Artificial intelligence (AI) has come to all industries, including construction. And while almost every new technological jump tends to be lauded as “game-changing,” the impact of machine learning and qualitative outputs presented by AI appear to have that potential. But like any tool, the value of AI will be in how companies use and control it.
Accelerating and improving
We are not referring to armies of robot workers putting buildings together when talking about AI. Rather, AI is a broad description of many different computer functions that try to mimic human problem-solving.
Machine learning is the most relevant sector of AI currently being used for construction. In this process, a computer takes vast amounts of data and looks for interrelationships and consequences from how those data points interact. Humans do this regularly. Whether it is a toddler learning that a stove is hot only after touching it the first time or forgetting to start a friendly reminder with “per my last email.” The difference is that computers can process a volume of data points and interactions in seconds, while that same amount would take a human their entire lifetime.
Many core construction functions have a role based on reviewing plan data and then figuring out the best way to bring those plans together. This is true for design, bidding, procurement, safety and scheduling. AI streamlines these functions because, unlike BIM, which tries to model plan interactions, machine learning can potentially use BIM data and the physical building of millions of other prior jobs to model the construction process. AI can also repeat those modeling efforts hundreds or thousands of times, looking for problems and developing preferred schedules well before a permit is pulled or excavation begins.
Facilitating the trades
The construction trades are starting to see AI benefits as well. With market barriers to this technology being lowered to the point where AI is a smartphone app, AI is becoming more accessible. Automation of takeoffs, code compliance reviews, energy efficiency reviews based on a prescriptive path and performance modeling save thousands of hours. AI is beginning to mirror the value that seasoned experts have on jobs: they see the issues before they happen because they’ve encountered them before.
Learning its limits
While valuable, AI is not perfect. Like most technology, the issues and problems with AI do not lie with the technology but with the people using it. For example, a lawyer was recently sanctioned for filing a court document written by AI containing completely fabricated references and arguments. The core failing was not that the machine prepared something incorrectly, but that people failed to ask the right questions to create the proper output, and its results were not validated. Those concerns also rest with construction projects.
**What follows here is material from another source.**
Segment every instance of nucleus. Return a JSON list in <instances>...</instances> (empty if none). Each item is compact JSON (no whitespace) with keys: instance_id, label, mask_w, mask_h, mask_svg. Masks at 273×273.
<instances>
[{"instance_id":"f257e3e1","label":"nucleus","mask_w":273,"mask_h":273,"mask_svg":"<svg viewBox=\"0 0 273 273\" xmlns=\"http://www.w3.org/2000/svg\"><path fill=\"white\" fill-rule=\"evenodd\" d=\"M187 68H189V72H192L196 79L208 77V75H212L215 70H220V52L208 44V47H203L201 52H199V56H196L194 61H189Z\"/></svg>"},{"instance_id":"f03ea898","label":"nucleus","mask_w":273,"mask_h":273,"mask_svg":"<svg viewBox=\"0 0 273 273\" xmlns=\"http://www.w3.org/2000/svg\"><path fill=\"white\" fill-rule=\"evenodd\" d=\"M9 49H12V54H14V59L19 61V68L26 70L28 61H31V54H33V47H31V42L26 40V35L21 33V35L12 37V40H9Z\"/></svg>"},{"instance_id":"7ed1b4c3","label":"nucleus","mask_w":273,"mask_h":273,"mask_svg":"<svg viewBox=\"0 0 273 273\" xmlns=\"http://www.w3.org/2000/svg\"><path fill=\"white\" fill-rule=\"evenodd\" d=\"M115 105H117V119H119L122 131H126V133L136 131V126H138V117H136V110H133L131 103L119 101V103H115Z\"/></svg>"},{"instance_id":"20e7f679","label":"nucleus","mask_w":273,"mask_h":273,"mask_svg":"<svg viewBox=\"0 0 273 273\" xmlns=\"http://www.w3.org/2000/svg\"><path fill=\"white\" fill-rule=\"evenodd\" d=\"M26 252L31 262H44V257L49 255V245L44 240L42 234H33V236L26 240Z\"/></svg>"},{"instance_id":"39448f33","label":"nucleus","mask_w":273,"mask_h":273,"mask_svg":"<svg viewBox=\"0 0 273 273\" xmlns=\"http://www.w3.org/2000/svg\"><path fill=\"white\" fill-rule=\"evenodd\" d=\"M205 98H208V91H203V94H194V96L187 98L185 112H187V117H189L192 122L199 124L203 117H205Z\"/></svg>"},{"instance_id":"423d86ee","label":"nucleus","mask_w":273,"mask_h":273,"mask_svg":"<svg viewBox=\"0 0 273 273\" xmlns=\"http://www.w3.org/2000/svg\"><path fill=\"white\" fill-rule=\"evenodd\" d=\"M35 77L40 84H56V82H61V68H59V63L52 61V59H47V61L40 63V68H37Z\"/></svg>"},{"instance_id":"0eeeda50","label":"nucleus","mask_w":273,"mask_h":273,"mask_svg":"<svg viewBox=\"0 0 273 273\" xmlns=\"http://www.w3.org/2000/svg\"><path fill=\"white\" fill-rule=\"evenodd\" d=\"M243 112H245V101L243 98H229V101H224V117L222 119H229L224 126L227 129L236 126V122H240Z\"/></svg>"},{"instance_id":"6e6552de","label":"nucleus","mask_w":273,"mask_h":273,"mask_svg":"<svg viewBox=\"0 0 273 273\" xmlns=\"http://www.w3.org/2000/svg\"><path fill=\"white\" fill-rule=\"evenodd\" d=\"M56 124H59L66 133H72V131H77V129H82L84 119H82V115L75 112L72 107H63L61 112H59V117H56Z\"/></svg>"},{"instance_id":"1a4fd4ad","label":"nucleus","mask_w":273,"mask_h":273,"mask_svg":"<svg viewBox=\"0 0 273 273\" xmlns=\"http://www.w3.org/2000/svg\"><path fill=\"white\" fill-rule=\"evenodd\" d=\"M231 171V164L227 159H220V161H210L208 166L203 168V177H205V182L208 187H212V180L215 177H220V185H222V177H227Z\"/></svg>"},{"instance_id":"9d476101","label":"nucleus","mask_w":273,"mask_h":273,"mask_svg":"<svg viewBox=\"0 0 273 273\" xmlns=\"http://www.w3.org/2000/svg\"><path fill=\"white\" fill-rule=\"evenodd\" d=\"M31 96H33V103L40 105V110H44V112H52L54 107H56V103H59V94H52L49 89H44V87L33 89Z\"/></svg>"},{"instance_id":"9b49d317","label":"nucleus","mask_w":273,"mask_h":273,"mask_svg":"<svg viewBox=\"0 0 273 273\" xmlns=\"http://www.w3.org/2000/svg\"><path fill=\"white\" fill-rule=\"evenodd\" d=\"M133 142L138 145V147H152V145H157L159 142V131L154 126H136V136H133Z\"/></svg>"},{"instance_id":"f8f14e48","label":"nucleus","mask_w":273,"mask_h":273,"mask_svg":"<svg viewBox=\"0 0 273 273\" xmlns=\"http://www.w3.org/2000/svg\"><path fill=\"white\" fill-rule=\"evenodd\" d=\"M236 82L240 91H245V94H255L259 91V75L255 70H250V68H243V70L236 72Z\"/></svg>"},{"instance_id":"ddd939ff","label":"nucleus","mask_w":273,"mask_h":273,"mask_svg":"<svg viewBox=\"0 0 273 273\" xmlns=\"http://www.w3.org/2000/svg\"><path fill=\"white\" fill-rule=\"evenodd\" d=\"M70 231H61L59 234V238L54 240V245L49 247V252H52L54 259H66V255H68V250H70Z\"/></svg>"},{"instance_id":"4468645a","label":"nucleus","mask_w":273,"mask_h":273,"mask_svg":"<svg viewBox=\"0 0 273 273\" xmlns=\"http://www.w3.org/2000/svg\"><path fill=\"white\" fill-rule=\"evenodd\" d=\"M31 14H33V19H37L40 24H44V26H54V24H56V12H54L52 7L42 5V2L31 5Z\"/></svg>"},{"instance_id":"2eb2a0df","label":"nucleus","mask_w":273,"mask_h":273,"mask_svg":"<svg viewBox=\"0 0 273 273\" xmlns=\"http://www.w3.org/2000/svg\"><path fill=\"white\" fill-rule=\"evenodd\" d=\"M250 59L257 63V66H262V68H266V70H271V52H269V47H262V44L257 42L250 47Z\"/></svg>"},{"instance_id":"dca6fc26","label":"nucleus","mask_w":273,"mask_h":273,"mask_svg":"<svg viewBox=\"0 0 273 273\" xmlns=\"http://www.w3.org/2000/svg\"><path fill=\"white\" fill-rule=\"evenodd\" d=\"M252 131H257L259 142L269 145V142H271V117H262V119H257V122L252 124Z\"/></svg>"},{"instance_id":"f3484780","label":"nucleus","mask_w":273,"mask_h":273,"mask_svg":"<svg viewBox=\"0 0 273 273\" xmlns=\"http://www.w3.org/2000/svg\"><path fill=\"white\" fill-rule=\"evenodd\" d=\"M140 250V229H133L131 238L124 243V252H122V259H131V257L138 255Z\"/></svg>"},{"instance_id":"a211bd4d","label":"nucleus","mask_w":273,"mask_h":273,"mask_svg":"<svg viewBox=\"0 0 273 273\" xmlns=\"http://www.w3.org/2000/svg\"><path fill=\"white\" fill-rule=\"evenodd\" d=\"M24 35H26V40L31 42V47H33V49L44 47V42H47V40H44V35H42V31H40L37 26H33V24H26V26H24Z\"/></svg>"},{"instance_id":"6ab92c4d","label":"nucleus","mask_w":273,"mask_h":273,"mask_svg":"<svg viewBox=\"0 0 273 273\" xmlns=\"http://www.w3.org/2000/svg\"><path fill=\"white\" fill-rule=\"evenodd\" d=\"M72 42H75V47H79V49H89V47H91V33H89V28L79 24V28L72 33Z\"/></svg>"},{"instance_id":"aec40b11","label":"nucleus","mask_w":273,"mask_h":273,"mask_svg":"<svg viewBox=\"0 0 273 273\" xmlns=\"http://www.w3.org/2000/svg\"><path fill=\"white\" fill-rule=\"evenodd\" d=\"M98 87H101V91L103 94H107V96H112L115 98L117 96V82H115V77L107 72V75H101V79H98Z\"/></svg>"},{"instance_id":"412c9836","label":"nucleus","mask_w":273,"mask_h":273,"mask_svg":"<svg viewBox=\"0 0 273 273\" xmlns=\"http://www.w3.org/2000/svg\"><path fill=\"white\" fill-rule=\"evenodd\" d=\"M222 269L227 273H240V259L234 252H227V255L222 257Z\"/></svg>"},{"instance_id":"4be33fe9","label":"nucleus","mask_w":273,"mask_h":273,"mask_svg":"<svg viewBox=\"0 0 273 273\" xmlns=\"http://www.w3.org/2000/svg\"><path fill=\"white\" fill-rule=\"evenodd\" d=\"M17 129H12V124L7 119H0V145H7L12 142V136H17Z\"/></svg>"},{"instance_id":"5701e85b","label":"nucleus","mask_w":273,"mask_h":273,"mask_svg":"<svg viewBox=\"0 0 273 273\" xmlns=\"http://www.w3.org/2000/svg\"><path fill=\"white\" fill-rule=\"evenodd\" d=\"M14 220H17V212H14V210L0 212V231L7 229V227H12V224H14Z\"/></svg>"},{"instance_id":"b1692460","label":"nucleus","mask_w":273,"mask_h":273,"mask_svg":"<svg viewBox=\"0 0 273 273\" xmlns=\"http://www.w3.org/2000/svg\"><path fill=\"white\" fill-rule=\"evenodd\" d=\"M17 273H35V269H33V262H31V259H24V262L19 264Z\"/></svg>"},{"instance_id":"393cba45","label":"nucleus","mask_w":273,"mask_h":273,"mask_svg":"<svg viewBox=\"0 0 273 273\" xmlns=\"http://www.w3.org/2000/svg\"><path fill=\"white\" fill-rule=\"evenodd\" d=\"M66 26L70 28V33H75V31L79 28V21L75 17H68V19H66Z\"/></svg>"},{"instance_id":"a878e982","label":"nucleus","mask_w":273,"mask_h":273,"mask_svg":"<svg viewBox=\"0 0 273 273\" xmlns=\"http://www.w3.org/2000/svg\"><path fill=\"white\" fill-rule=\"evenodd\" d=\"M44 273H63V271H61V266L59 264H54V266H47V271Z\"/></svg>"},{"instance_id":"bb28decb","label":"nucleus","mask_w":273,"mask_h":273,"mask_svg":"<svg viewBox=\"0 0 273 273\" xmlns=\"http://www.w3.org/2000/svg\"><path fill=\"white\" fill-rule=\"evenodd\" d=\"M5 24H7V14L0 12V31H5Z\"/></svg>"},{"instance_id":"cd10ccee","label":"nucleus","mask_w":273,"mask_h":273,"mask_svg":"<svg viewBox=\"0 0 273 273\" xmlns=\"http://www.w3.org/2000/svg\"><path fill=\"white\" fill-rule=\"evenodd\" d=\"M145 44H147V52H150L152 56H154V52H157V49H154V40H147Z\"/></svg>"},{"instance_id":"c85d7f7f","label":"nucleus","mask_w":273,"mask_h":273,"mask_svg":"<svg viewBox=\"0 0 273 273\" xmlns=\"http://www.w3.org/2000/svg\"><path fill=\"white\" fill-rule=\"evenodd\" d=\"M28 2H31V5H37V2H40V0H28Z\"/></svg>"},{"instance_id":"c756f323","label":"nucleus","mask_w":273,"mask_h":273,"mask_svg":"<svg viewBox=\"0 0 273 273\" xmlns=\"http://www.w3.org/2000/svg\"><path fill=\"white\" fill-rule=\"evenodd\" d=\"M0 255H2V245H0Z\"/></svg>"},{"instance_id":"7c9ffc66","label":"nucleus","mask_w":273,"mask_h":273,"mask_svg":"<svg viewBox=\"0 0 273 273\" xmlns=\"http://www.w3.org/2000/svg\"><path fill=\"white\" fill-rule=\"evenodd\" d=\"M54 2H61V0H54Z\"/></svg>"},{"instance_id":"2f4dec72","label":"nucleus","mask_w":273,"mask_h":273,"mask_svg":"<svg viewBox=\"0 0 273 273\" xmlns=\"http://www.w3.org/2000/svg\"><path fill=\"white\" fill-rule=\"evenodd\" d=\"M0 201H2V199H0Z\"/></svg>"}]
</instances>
Where project-critical decisions are left to artificial means, problems arise without proper oversight. For that reason, it is not unreasonable to foresee scope of work agreements that contain express limitations on the use of AI in certain functions or compel specific datasets be used if AI is a tool being relied on during construction.
Insurance limitations are not far behind this technology as well. While errors and omissions and professional services policies may protect against mistakes made by well-intentioned but erroneous humans, the scope of coverage becomes more complicated when the error results from bad programming and data input. A developer’s use of AI for an RFI review may present coverage problems because the computer conducting the review may not have up-to-date data about the actual job, compromising its ability to respond. The insurance coverage question then becomes whether the cause of the damage was the AI response or failure to maintain the data—with the availability of insurance policy proceeds hanging in the balance.
Also, consider the real potential for injury. Poor sequencing from AI could jeopardize limited safety resources onsite. Improper data could lead to code compliance violations, and the potential failure to properly assess required performance metrics could lead to latent safety hazards.
Using powerful tech safely
Like any tool, AI has benefits and dangers of misuse. So, what are companies to do?
Start with planning ahead. Consider whether AI is a tool to be introduced or something to steer clear of on projects. If it will be used, what data validation and ongoing update protocols are implemented to ensure the results of AI responses are timely, valid and accurate. Stay current with vendors and their dataset offerings that can be used on jobs. And, perhaps most basically, get to the site. Human intuition and creativity are unlikely to be replaced soon.
Roles may change with AI’s use, but that’s true with all technological innovations. Getting ahead of the AI curve will allow early adaptive use of this emerging technology.